Its authors wrote that this meant that young children could be important drivers of COVID-19 transmission within communities – a suggestion that goes against the current current narrative.
The paper comes as US President Donald Trump’s administration is pushing hard for schools and day care to reopen in order to fix the economy.
Between March 23 and April 27, the researchers performed nasal swab tests on 145 Chicago patients with mild to moderate illness within a week of the onset of symptoms.
Patients were divided into three groups: 46 children under the age of five, 51children between the ages of five and 17, and 48 adults between the ages of 18 and 65.
The team, led by Taylor Heald-Sargent of Ann & Robert H. Lurie Children’s Hospital, observed “an amount greater than 10 to 100 times greater than SARS-CoV-2 in the upper respiratory tract of the young children. “
The authors added that a recent laboratory study showed that the more viral genetic material there is, the more the infectious virus can be spread.

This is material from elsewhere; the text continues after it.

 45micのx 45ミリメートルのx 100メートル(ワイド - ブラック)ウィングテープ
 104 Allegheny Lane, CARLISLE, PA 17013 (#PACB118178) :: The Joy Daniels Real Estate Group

It has already been shown that children with a high viral load of respiratory syncytial virus (RSV) are more likely to spread the disease.
“Thus, young children could potentially be important drivers of SARS-CoV-2 widespread in the general population,” the authors wrote.
“Behavioral habits of young children and close quarters in schools and in everyday care settings raise concerns about SARS-CoV-2 amplification in this population because public health will be alleviated, “they concluded.
The new findings are contrary to the current view among health authorities that young children – who, as has been well established, are much less likely to become seriously ill with the virus – do not spread it too widely to others.
However, so far there has been little research on the subject.
A recent study in South Korea found that children between the ages of 10 and 19 transmitted COVID-19 in families as large as adults, but children under the age of nine transmitted the virus at lower rates.